--- Start of Page ---
But I arrived at this indetermination for |x|>1 and I'm not sure how to solve

I know that the limit will be inf since x^n for |x|>1 will always grow quicker than sqrt(n)

However I need to justify this and I'm not sure how to either

$$ \frac{1}{R} = \limsup _n \sqrt[n]{|a_n|} $$

aL

a_n = 1 / sqrt(n) in your case

R is the radius of convergence

this sort of reasoning is not correct

So what's the correct way to justify it

calculate the radius of convergence by the formula I gave you

you have a power series of the form

$$ \sum a_nx^n $$

aL

it's a power series about the point 0

I'm pretty bad with sequences/series so I'm not sure how to do all this lol sorry

Could you explain how would you do this if you don't mind

for a_n = 1/sqrt(n)?

$$ \lim _n \frac{1}{\sqrt[2n]{n}} $$

what is this limit

aL

for n->inf?

yes

do you know that

$$ \lim \sqrt[n]{n} = 1 $$

aL

is this not 1/(1/2)

sorry for the late answer

the limit is 1

which means your radius of convergence is also 1

what that means is the series converges absolutely for any x in (-1,1)

you have to check separately whether you have convergence for x=1 and x=-1

are you clearing for R here

I'm confused since I haven't seen this formula

Lucho what happened to the previous thread

this problem is about convergence of power series

aL start from the absolute basics

and the radius of convergence formula has to be one of the first things you see

well not quite

but you are clearing for R

R=1 as per the formula

what note taking app do you use btw

sounds dumb but if I saw this solved step by step I'd probably understand better lol

goodnotes

appreciate it 👍

we are solving it step by step

not really if you jumped from the formula straight to the result

you mean looking at a solution and then explaining it to you?
--- End of Page ---
--- Start of Information shown ---
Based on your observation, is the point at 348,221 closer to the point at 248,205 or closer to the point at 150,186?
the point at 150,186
--- End of Information shown ---
> Written task:
Reproduce verbatim the passage of the power series thread that begins with the words containing "I'm pretty bad" and ends with "for n->inf?".

> Answer to the task:
I'm pretty bad with sequences/series so I'm not sure how to do all this lol sorry

Could you explain how would you do this if you don't mind

for a_n = 1/sqrt(n)?

$$ \lim _n \frac{1}{\sqrt[2n]{n}} $$

what is this limit

aL

for n->inf?